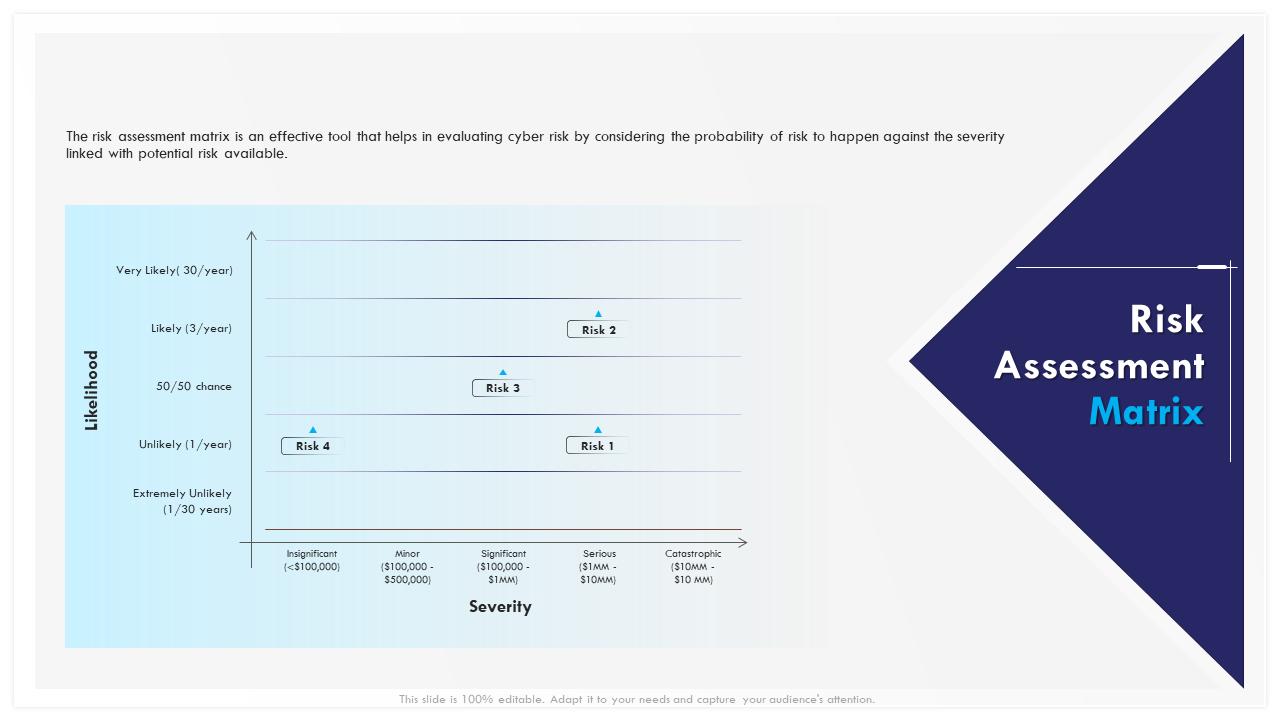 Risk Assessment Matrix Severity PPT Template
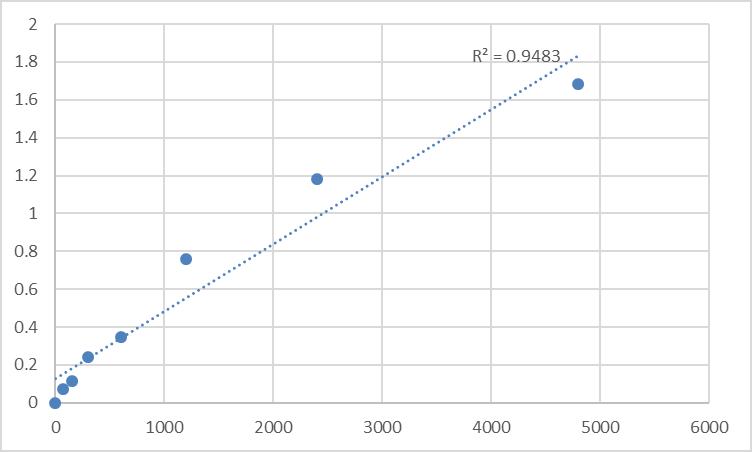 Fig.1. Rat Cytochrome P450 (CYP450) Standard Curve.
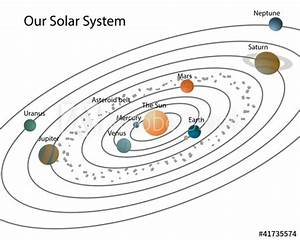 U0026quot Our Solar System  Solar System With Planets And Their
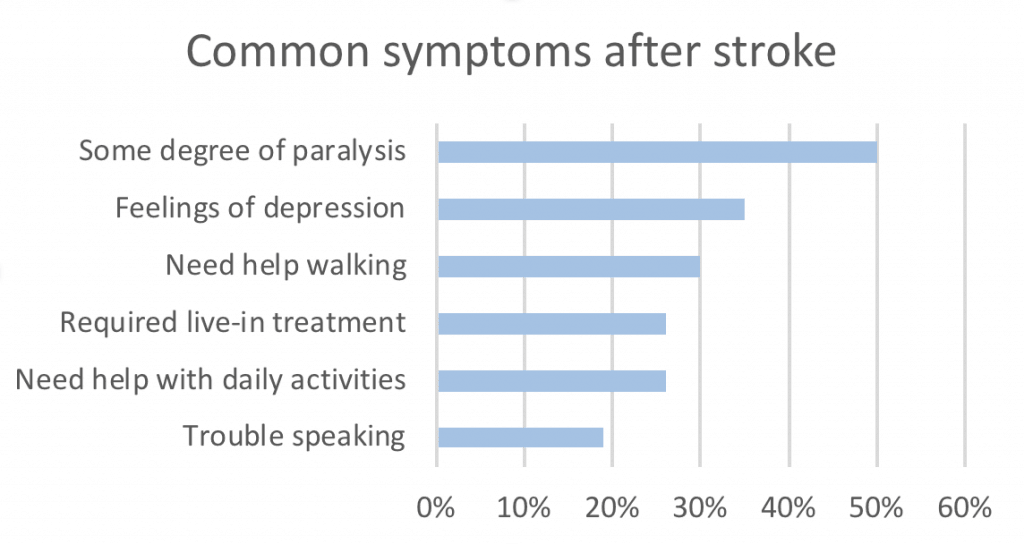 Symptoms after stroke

§ PROBLEM TO SOLVE: Only the lines from the one that holds "Fig.1. Rat Cytochrome" through the final line of the material should be reproduced, word for word, with the pictures omitted.

§ TASK RESULT:
 Fig.1. Rat Cytochrome P450 (CYP450) Standard Curve.
 U0026quot Our Solar System  Solar System With Planets And Their
 Symptoms after stroke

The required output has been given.